Prompt:
Quote word for word everything below, from the line containing "Sorted by camera" down to the end of the rows.

Stored rows from a collection:
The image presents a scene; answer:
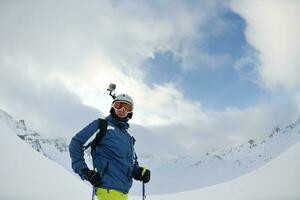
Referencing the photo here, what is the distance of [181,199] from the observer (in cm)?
1268

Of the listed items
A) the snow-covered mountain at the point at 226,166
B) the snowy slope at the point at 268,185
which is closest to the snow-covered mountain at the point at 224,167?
the snow-covered mountain at the point at 226,166

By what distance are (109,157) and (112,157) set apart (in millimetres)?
36

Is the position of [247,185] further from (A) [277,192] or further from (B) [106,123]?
(B) [106,123]

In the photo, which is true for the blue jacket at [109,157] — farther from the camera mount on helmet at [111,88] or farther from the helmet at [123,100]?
the camera mount on helmet at [111,88]

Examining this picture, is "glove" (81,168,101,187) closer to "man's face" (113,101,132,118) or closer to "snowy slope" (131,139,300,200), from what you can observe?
"man's face" (113,101,132,118)

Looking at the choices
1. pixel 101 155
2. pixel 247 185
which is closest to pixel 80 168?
pixel 101 155

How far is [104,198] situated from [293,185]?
626 centimetres

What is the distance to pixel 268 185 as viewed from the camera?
428 inches

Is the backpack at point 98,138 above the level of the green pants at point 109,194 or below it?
above

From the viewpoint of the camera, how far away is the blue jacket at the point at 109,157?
518 centimetres

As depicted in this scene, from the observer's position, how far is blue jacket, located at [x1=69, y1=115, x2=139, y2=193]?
5.18 m

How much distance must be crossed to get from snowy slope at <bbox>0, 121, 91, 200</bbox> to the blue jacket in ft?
12.7

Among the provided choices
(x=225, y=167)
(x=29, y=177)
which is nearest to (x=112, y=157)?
(x=29, y=177)

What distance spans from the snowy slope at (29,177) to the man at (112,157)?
3.88 meters
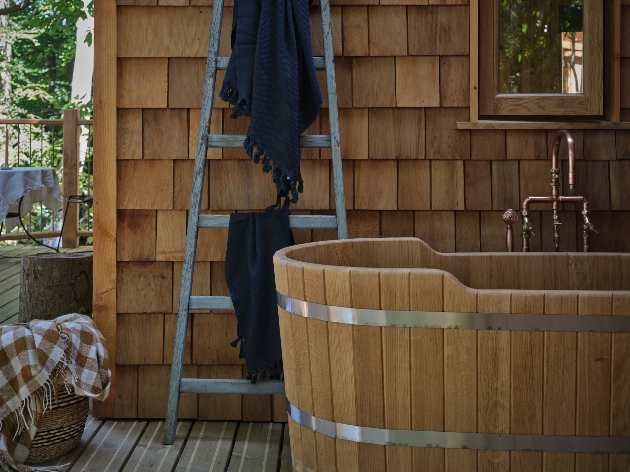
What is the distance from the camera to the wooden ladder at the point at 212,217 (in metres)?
2.57

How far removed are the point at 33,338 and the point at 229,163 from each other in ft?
2.92

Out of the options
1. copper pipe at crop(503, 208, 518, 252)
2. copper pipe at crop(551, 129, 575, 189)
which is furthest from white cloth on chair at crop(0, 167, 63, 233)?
copper pipe at crop(551, 129, 575, 189)

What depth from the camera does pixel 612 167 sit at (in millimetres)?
2723

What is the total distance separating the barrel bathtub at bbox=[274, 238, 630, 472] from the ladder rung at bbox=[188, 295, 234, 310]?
2.28ft

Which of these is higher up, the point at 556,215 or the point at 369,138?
the point at 369,138

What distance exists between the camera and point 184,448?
250cm

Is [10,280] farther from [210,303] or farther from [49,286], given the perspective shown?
[210,303]

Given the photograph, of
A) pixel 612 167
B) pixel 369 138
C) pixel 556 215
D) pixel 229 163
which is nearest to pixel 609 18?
pixel 612 167

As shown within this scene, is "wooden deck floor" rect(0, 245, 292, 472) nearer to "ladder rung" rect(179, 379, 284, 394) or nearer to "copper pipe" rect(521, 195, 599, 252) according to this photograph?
"ladder rung" rect(179, 379, 284, 394)

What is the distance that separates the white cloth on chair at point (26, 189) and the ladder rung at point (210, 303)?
3.66 m

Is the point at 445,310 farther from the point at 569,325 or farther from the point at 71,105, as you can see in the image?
the point at 71,105

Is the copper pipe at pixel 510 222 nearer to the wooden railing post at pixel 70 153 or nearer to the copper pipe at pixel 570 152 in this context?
the copper pipe at pixel 570 152

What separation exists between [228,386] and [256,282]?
1.19 feet

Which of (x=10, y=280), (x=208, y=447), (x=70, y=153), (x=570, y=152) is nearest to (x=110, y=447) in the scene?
(x=208, y=447)
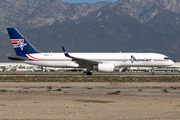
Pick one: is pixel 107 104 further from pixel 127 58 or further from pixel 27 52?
pixel 27 52

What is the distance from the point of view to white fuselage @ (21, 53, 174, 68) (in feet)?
140

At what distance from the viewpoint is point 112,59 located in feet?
140

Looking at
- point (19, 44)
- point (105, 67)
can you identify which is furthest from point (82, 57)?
point (19, 44)

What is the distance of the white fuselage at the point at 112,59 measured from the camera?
140 ft

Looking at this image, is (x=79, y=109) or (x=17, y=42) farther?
(x=17, y=42)

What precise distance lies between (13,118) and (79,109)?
2999mm

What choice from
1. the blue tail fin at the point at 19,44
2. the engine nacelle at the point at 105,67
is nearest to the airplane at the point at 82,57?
the blue tail fin at the point at 19,44

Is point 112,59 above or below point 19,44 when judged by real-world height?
below

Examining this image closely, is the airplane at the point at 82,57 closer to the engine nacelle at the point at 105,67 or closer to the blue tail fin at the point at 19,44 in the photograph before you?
the blue tail fin at the point at 19,44

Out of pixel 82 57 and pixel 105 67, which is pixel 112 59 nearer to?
pixel 105 67

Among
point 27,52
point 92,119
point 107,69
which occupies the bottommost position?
point 92,119

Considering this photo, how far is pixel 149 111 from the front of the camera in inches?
453

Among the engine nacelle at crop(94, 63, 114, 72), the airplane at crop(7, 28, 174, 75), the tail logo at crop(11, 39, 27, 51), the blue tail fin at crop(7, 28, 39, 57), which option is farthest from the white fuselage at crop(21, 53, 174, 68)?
the engine nacelle at crop(94, 63, 114, 72)

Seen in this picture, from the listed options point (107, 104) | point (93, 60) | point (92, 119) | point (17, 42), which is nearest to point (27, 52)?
point (17, 42)
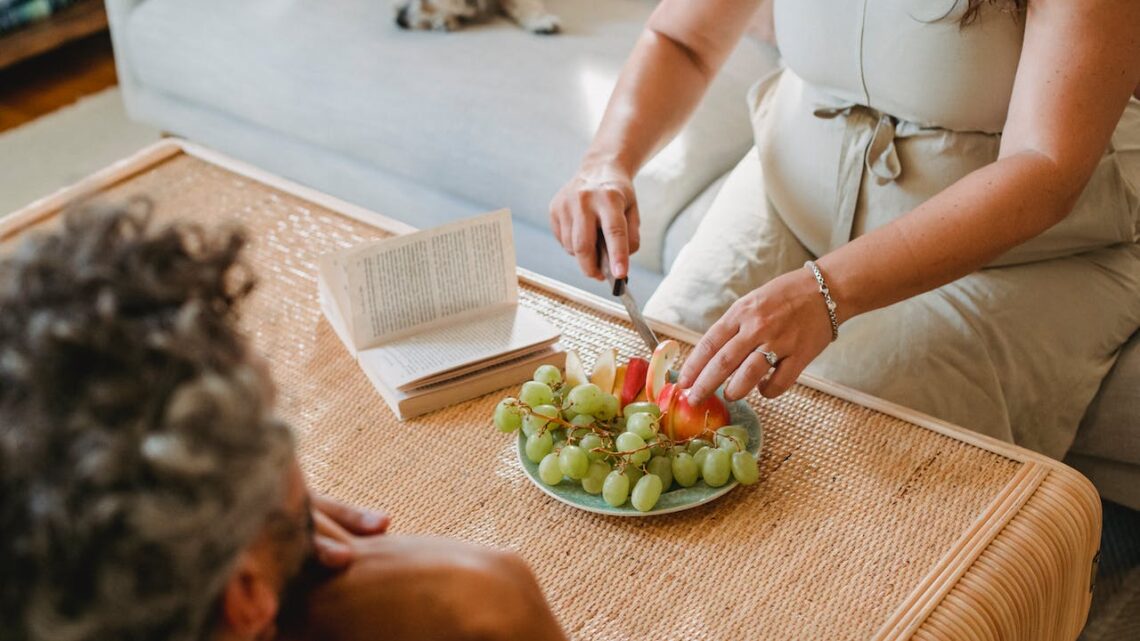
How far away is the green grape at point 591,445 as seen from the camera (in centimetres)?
98

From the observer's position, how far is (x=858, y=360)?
→ 3.93 ft

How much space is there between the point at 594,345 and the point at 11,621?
31.0 inches

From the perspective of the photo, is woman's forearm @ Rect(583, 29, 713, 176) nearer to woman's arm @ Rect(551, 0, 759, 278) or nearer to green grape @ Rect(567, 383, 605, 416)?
woman's arm @ Rect(551, 0, 759, 278)

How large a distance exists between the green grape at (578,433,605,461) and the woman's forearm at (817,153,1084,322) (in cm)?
26

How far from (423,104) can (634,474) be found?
3.70 feet

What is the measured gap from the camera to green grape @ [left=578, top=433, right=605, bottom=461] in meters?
0.98

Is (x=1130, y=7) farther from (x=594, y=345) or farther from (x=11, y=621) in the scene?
(x=11, y=621)

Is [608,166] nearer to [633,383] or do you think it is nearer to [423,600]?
[633,383]

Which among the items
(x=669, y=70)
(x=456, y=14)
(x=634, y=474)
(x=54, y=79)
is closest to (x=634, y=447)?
(x=634, y=474)

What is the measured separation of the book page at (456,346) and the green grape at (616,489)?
8.9 inches

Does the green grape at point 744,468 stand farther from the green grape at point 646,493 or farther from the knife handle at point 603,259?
the knife handle at point 603,259

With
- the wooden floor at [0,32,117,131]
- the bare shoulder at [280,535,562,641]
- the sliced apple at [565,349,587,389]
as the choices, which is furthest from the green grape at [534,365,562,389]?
the wooden floor at [0,32,117,131]

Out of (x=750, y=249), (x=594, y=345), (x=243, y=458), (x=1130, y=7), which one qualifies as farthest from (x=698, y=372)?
(x=243, y=458)

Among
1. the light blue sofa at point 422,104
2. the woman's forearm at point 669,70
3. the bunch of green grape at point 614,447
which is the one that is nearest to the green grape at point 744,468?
the bunch of green grape at point 614,447
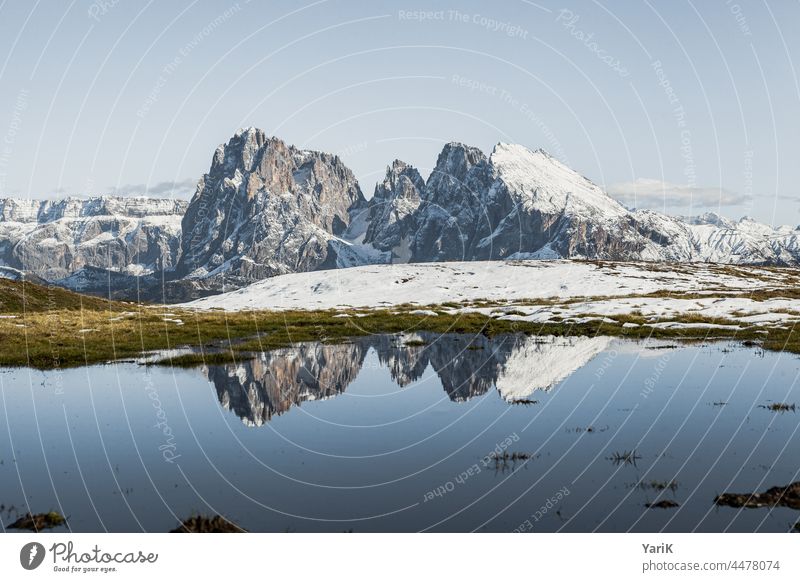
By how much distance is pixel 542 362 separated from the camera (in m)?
44.3

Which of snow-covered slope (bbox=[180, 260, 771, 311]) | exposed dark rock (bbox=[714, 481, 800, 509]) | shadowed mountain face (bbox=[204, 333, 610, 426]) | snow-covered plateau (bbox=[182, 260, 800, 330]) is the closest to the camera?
exposed dark rock (bbox=[714, 481, 800, 509])

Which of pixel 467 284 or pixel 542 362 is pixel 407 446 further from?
pixel 467 284

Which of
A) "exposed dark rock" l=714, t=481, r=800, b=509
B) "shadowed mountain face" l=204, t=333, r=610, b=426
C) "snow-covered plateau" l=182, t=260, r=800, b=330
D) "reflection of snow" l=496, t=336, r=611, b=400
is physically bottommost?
"shadowed mountain face" l=204, t=333, r=610, b=426

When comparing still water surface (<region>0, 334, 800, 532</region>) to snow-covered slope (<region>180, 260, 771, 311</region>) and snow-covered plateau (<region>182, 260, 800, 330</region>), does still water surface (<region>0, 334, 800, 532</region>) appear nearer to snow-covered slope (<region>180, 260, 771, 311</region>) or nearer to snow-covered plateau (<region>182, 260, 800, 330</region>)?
snow-covered plateau (<region>182, 260, 800, 330</region>)

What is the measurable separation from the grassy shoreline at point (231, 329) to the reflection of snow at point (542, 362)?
19.8 feet

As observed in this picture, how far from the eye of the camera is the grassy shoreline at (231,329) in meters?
51.5

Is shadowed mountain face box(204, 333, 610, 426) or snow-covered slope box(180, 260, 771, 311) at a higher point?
snow-covered slope box(180, 260, 771, 311)

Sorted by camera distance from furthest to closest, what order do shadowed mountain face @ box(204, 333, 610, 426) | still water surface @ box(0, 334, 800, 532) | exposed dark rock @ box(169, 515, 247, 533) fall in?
shadowed mountain face @ box(204, 333, 610, 426) < still water surface @ box(0, 334, 800, 532) < exposed dark rock @ box(169, 515, 247, 533)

The reply:
Sorted by camera distance from furthest to closest, what order do shadowed mountain face @ box(204, 333, 610, 426) | still water surface @ box(0, 334, 800, 532) | exposed dark rock @ box(169, 515, 247, 533) fall in?
shadowed mountain face @ box(204, 333, 610, 426) < still water surface @ box(0, 334, 800, 532) < exposed dark rock @ box(169, 515, 247, 533)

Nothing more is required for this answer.